## [WORK TASK]
A verbatim copy of the whole listing is what is needed.

*** WORKING DATA ***

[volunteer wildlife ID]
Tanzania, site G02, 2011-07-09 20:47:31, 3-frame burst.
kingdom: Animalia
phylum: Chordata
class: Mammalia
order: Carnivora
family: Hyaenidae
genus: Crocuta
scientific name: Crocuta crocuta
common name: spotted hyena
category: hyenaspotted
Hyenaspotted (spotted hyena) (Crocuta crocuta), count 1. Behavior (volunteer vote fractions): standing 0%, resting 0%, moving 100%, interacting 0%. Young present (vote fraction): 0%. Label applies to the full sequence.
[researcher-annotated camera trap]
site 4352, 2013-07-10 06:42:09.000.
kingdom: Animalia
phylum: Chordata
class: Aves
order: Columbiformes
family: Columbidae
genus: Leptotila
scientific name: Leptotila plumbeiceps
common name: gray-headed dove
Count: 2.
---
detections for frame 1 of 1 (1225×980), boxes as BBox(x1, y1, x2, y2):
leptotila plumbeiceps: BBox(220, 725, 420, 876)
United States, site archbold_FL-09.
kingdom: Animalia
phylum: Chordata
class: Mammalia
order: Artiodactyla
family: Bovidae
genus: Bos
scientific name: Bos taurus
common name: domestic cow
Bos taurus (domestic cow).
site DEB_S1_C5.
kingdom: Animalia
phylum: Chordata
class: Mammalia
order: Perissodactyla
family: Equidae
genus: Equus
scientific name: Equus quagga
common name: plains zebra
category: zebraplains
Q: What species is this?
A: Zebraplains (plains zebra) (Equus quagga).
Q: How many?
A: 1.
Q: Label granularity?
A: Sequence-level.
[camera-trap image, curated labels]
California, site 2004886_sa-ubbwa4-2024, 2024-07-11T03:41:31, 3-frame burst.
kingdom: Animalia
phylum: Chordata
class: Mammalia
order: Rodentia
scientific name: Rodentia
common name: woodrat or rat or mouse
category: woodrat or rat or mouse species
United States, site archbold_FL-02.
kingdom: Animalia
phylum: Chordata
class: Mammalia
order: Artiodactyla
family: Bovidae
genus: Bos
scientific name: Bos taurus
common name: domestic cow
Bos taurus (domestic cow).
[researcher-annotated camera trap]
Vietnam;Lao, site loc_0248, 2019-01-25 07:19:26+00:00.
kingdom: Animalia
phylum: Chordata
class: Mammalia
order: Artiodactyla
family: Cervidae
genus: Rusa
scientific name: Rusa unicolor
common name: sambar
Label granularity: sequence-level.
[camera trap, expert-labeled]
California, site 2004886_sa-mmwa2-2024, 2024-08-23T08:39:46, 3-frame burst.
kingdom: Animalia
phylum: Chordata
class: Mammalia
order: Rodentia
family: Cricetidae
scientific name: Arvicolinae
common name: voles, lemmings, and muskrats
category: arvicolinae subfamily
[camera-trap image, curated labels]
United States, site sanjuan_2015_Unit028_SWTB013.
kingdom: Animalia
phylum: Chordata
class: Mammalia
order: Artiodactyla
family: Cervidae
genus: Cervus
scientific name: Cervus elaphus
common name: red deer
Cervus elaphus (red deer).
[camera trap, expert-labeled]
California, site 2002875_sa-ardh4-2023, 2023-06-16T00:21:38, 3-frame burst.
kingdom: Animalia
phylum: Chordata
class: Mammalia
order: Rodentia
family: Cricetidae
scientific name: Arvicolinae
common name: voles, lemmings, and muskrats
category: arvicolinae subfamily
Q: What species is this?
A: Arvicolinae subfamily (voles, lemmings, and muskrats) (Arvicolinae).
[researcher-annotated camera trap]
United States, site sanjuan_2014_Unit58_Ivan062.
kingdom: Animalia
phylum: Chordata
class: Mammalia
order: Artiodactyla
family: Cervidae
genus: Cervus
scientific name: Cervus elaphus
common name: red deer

*** End of WORKING DATA ***

## [COMPLETED TASK]
[volunteer wildlife ID]
Tanzania, site G02, 2011-07-09 20:47:31, 3-frame burst.
kingdom: Animalia
phylum: Chordata
class: Mammalia
order: Carnivora
family: Hyaenidae
genus: Crocuta
scientific name: Crocuta crocuta
common name: spotted hyena
category: hyenaspotted
Hyenaspotted (spotted hyena) (Crocuta crocuta), count 1. Behavior (volunteer vote fractions): standing 0%, resting 0%, moving 100%, interacting 0%. Young present (vote fraction): 0%. Label applies to the full sequence.
[researcher-annotated camera trap]
site 4352, 2013-07-10 06:42:09.000.
kingdom: Animalia
phylum: Chordata
class: Aves
order: Columbiformes
family: Columbidae
genus: Leptotila
scientific name: Leptotila plumbeiceps
common name: gray-headed dove
Count: 2.
---
detections for frame 1 of 1 (1225×980), boxes as BBox(x1, y1, x2, y2):
leptotila plumbeiceps: BBox(220, 725, 420, 876)
United States, site archbold_FL-09.
kingdom: Animalia
phylum: Chordata
class: Mammalia
order: Artiodactyla
family: Bovidae
genus: Bos
scientific name: Bos taurus
common name: domestic cow
Bos taurus (domestic cow).
site DEB_S1_C5.
kingdom: Animalia
phylum: Chordata
class: Mammalia
order: Perissodactyla
family: Equidae
genus: Equus
scientific name: Equus quagga
common name: plains zebra
category: zebraplains
Q: What species is this?
A: Zebraplains (plains zebra) (Equus quagga).
Q: How many?
A: 1.
Q: Label granularity?
A: Sequence-level.
[camera-trap image, curated labels]
California, site 2004886_sa-ubbwa4-2024, 2024-07-11T03:41:31, 3-frame burst.
kingdom: Animalia
phylum: Chordata
class: Mammalia
order: Rodentia
scientific name: Rodentia
common name: woodrat or rat or mouse
category: woodrat or rat or mouse species
United States, site archbold_FL-02.
kingdom: Animalia
phylum: Chordata
class: Mammalia
order: Artiodactyla
family: Bovidae
genus: Bos
scientific name: Bos taurus
common name: domestic cow
Bos taurus (domestic cow).
[researcher-annotated camera trap]
Vietnam;Lao, site loc_0248, 2019-01-25 07:19:26+00:00.
kingdom: Animalia
phylum: Chordata
class: Mammalia
order: Artiodactyla
family: Cervidae
genus: Rusa
scientific name: Rusa unicolor
common name: sambar
Label granularity: sequence-level.
[camera trap, expert-labeled]
California, site 2004886_sa-mmwa2-2024, 2024-08-23T08:39:46, 3-frame burst.
kingdom: Animalia
phylum: Chordata
class: Mammalia
order: Rodentia
family: Cricetidae
scientific name: Arvicolinae
common name: voles, lemmings, and muskrats
category: arvicolinae subfamily
[camera-trap image, curated labels]
United States, site sanjuan_2015_Unit028_SWTB013.
kingdom: Animalia
phylum: Chordata
class: Mammalia
order: Artiodactyla
family: Cervidae
genus: Cervus
scientific name: Cervus elaphus
common name: red deer
Cervus elaphus (red deer).
[camera trap, expert-labeled]
California, site 2002875_sa-ardh4-2023, 2023-06-16T00:21:38, 3-frame burst.
kingdom: Animalia
phylum: Chordata
class: Mammalia
order: Rodentia
family: Cricetidae
scientific name: Arvicolinae
common name: voles, lemmings, and muskrats
category: arvicolinae subfamily
Q: What species is this?
A: Arvicolinae subfamily (voles, lemmings, and muskrats) (Arvicolinae).
[researcher-annotated camera trap]
United States, site sanjuan_2014_Unit58_Ivan062.
kingdom: Animalia
phylum: Chordata
class: Mammalia
order: Artiodactyla
family: Cervidae
genus: Cervus
scientific name: Cervus elaphus
common name: red deer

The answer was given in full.